Pull each line holding the word "installation" from the data.

### Record excerpts:
▽
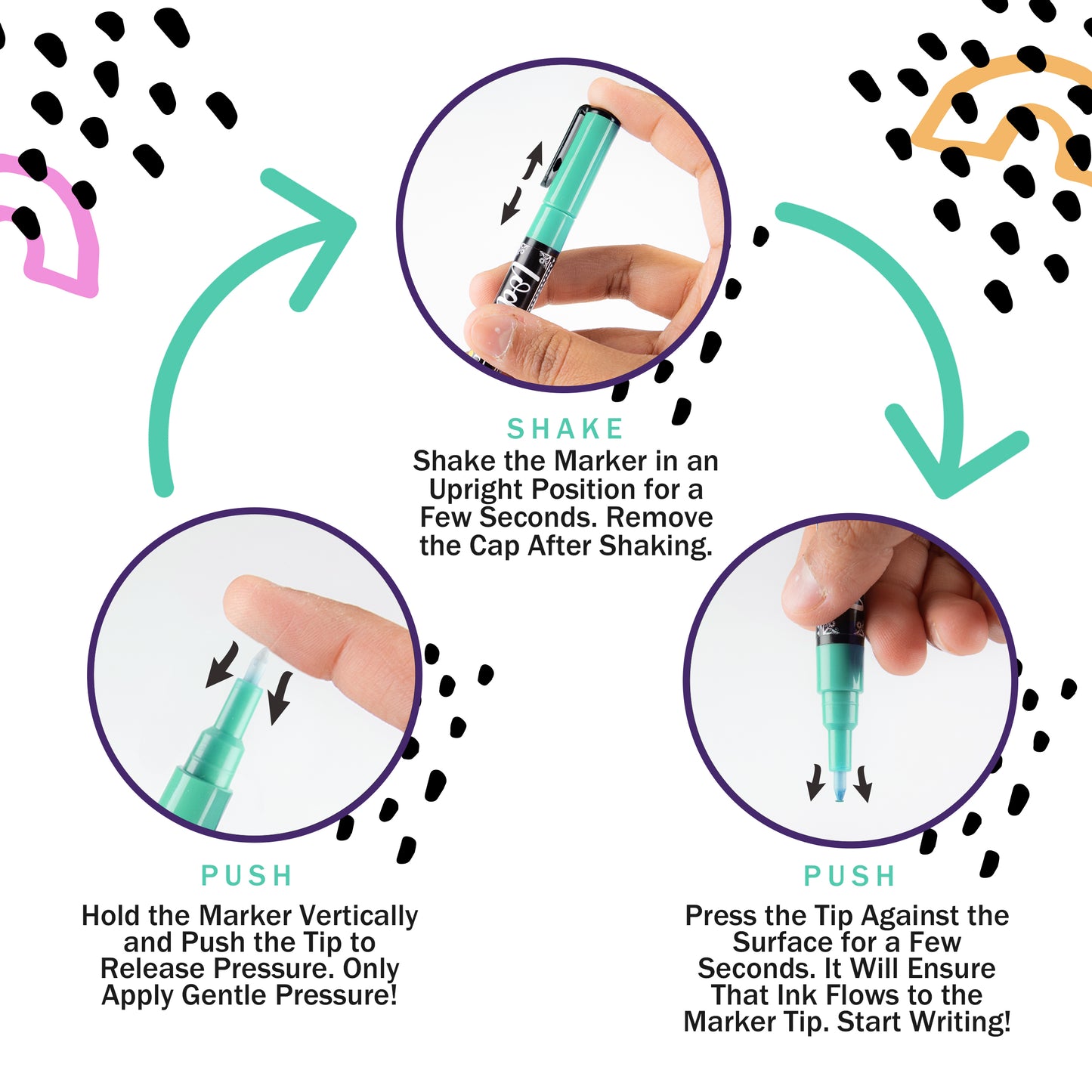 SHAKE
Shake the Marker in an Upright Position for a Few Seconds. Remove the Cap After Shaking.

PUSH
Hold the Marker Vertically and Push the Tip to Release Pressure. Only Apply Gentle Pressure!

PUSH
Press the Tip Against the Surface for a Few Seconds. It Will Ensure That Ink Flows to the Marker Tip. Start Writing!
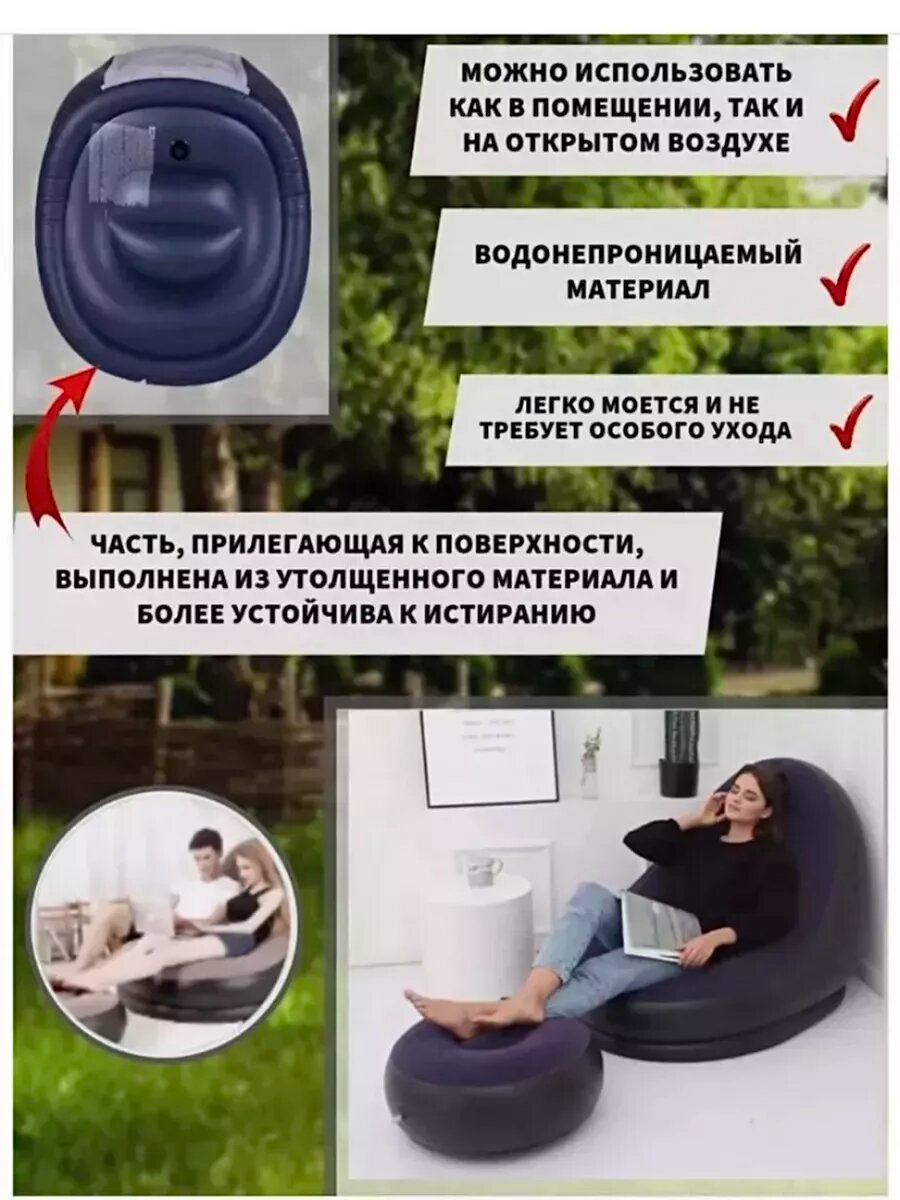 МОЖНО ИСПОЛЬЗОВАТЬ КАК В ПОМЕЩЕНИИ, ТАК И НА ОТКРЫТОМ ВОЗДУХЕ

ВОДОНЕПРОНИЦАЕМЫЙ МАТЕРИАЛ

ЛЕГКО МОЕТСЯ И НЕ ТРЕБУЕТ ОСОБОГО УХОДА

ЧАСТЬ, ПРИЛЕГАЮЩАЯ К ПОВЕРХНОСТИ, ВЫПОЛНЕНА ИЗ УТОЛЩЕННОГО МАТЕРИАЛА И БОЛЕЕ УСТОЙЧИВА К ИСТИРАНИЮ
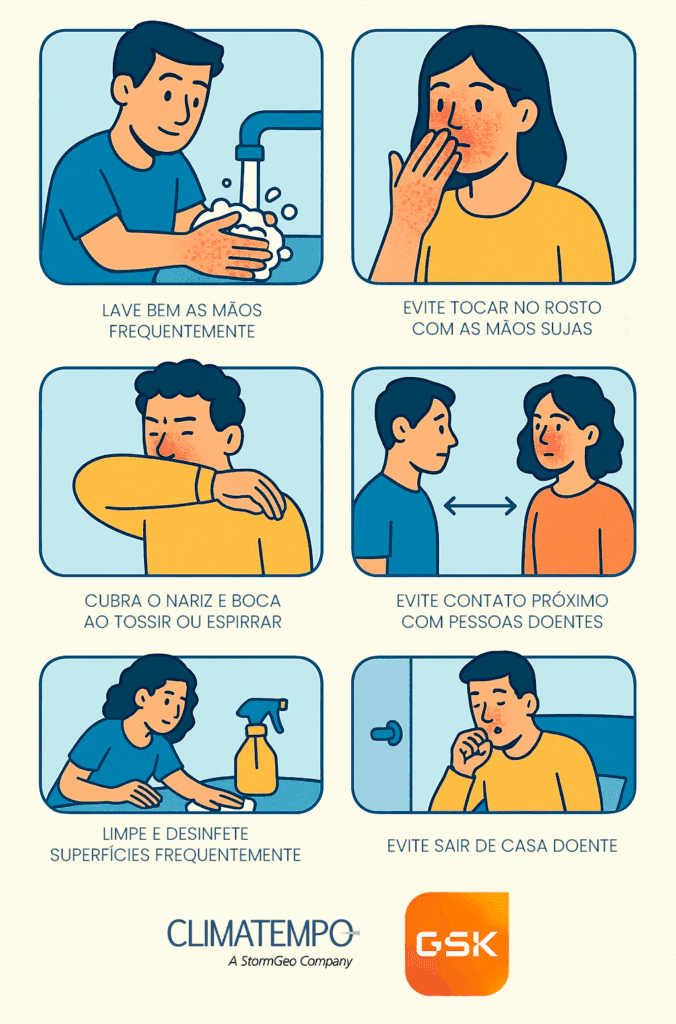 LAVE BEM AS MÃOS FREQUENTEMENTE

EVITE TOCAR NO ROSTO COM AS MÃOS SUJAS

CUBRA O NARIZ E BOCA AO TOSSIR OU ESPIRRAR

EVITE CONTATO PRÓXIMO COM PESSOAS DOENTES

LIMPE E DESINFETE SUPERFÍCIES FREQUENTEMENTE

EVITE SAIR DE CASA DOENTE

CLIMATEMPO
A StormGeo Company

GSK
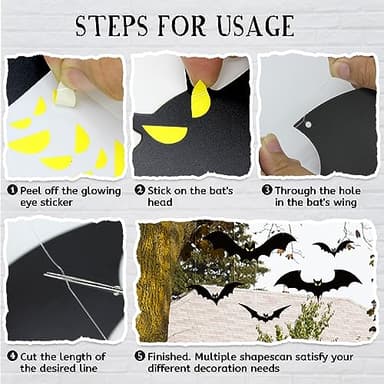 STEPS FOR USAGE

❶ Peel off the glowing eye sticker

❷ Stick on the bat's head

❸ Through the hole in the bat's wing

❹ Cut the length of the desired line

❺ Finished. Multiple shapescan satisfy your different decoration needs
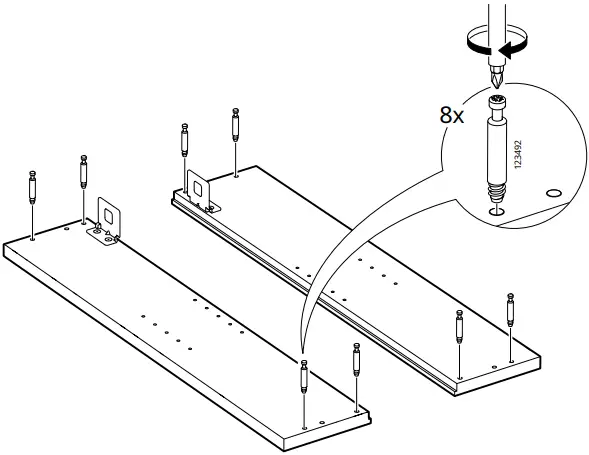 8x

123492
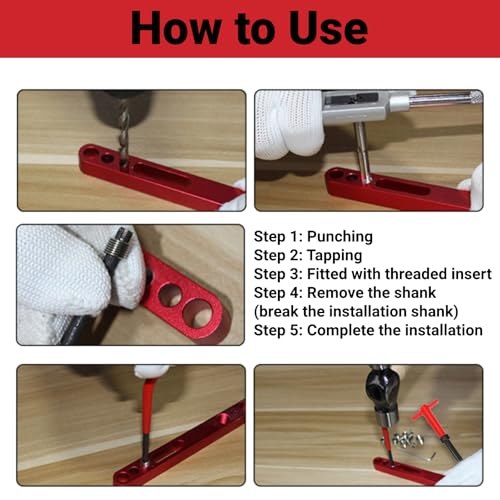 How to Use

Step 1: Punching
Step 2: Tapping
Step 3: Fitted with threaded insert
Step 4: Remove the shank
(break the installation shank)
Step 5: Complete the installation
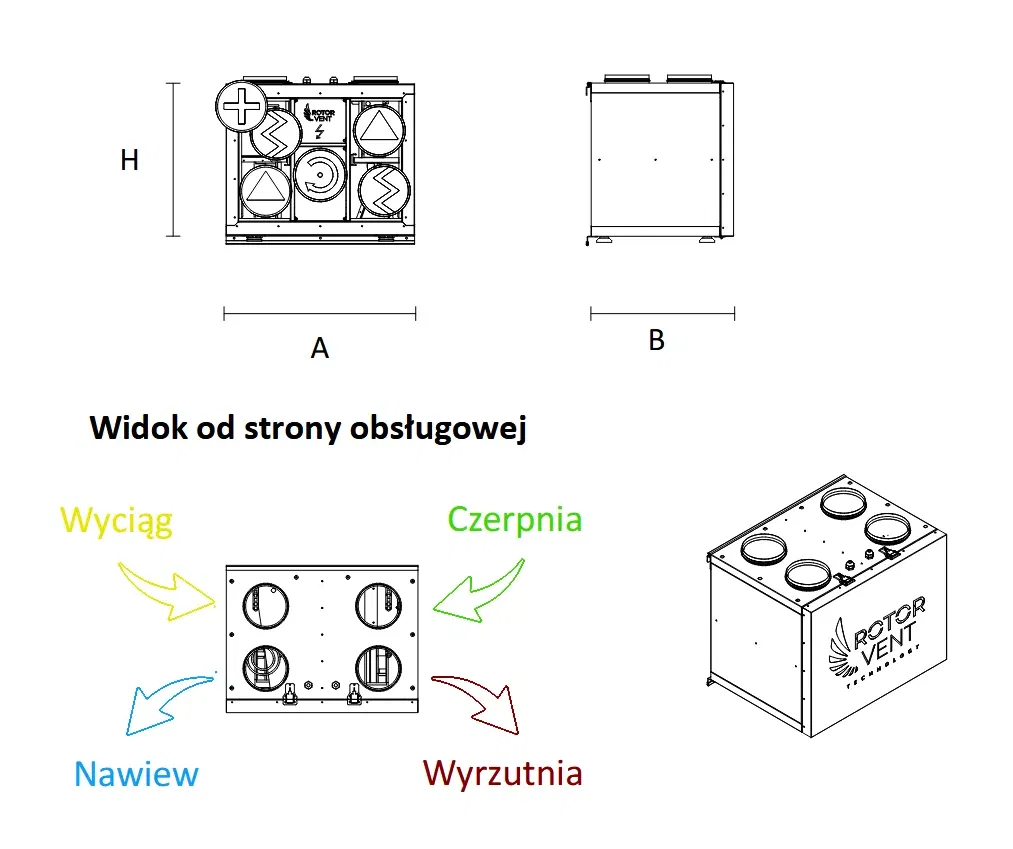 H

ROTOR VENT

A

B

Widok od strony obsługowej

Wyciąg

Czerpnia

Nawiew

Wyrzutnia

ROTOR VENT TECHNOLOGY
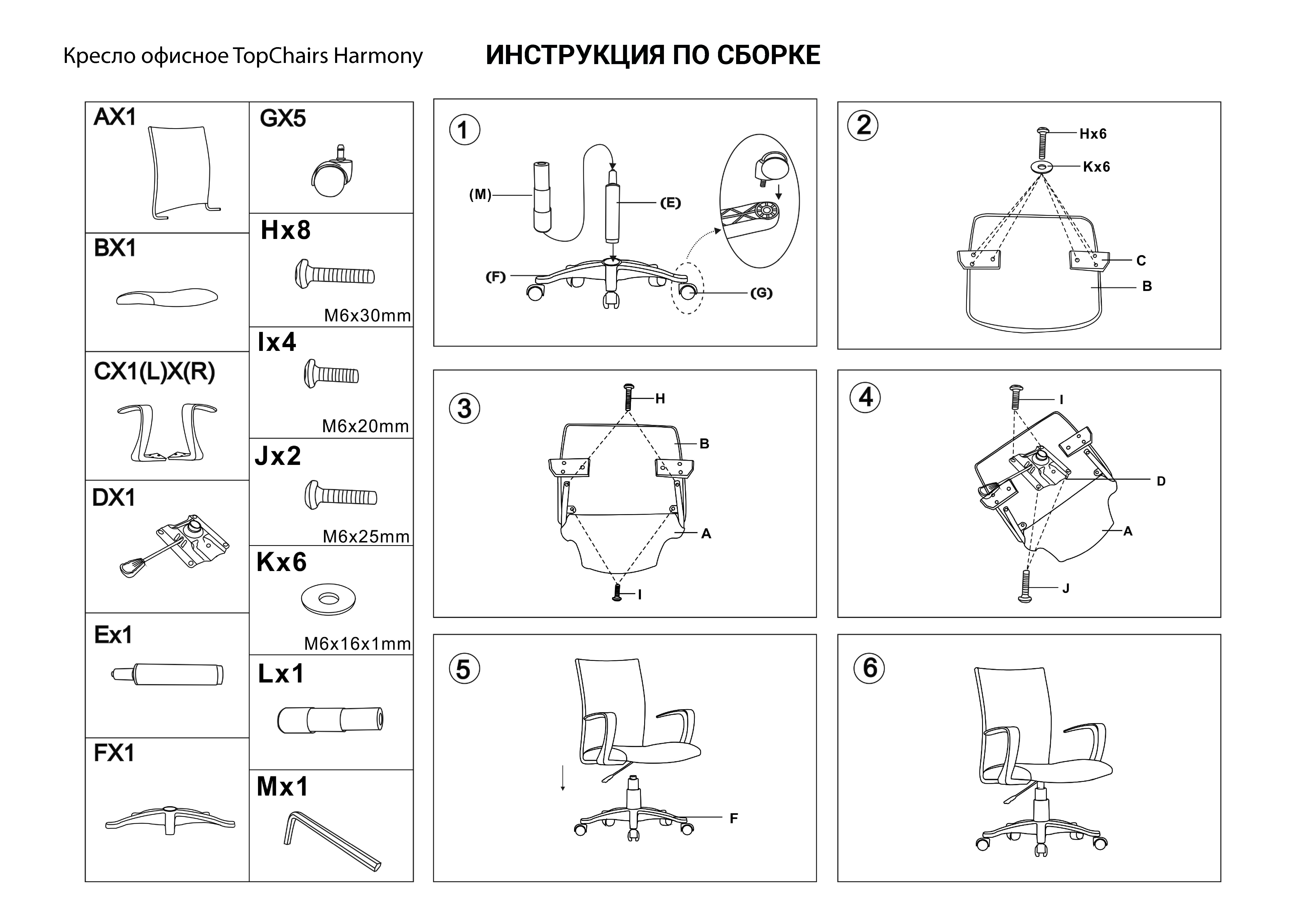 Кресло офисное TopChairs Harmony

ИНСТРУКЦИЯ ПО СБОРКЕ

AX1

BX1

CX1(L)X(R)

DX1

Ex1

FX1

GX5

Hx8

M6x30mm

Ix4

M6x20mm

Jx2

M6x25mm

Kx6

M6x16x1mm

Lx1

Mx1

1

(M)

(E)

(F)

(G)

2

Hx6

Kx6

C

B

3

H

B

A

I

4

I

D

A

J

5

F

6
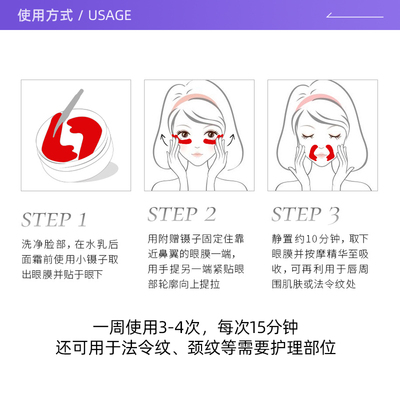 使用方式 / USAGE

STEP 1

洗净脸部，在水乳后面霜前使用小镊子取出眼膜并贴于眼下

STEP 2

用附赠镊子固定住靠近鼻翼的眼膜一端，用手提另一端紧贴眼部轮廓向上提拉

STEP 3

静置约10分钟，取下眼膜并按摩精华至吸收，可再利用于唇周围肌肤或法令纹处

一周使用3-4次，每次15分钟
还可用于法令纹、颈纹等需要护理部位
△
### Result for this task:
(break the installation shank)
Step 5: Complete the installation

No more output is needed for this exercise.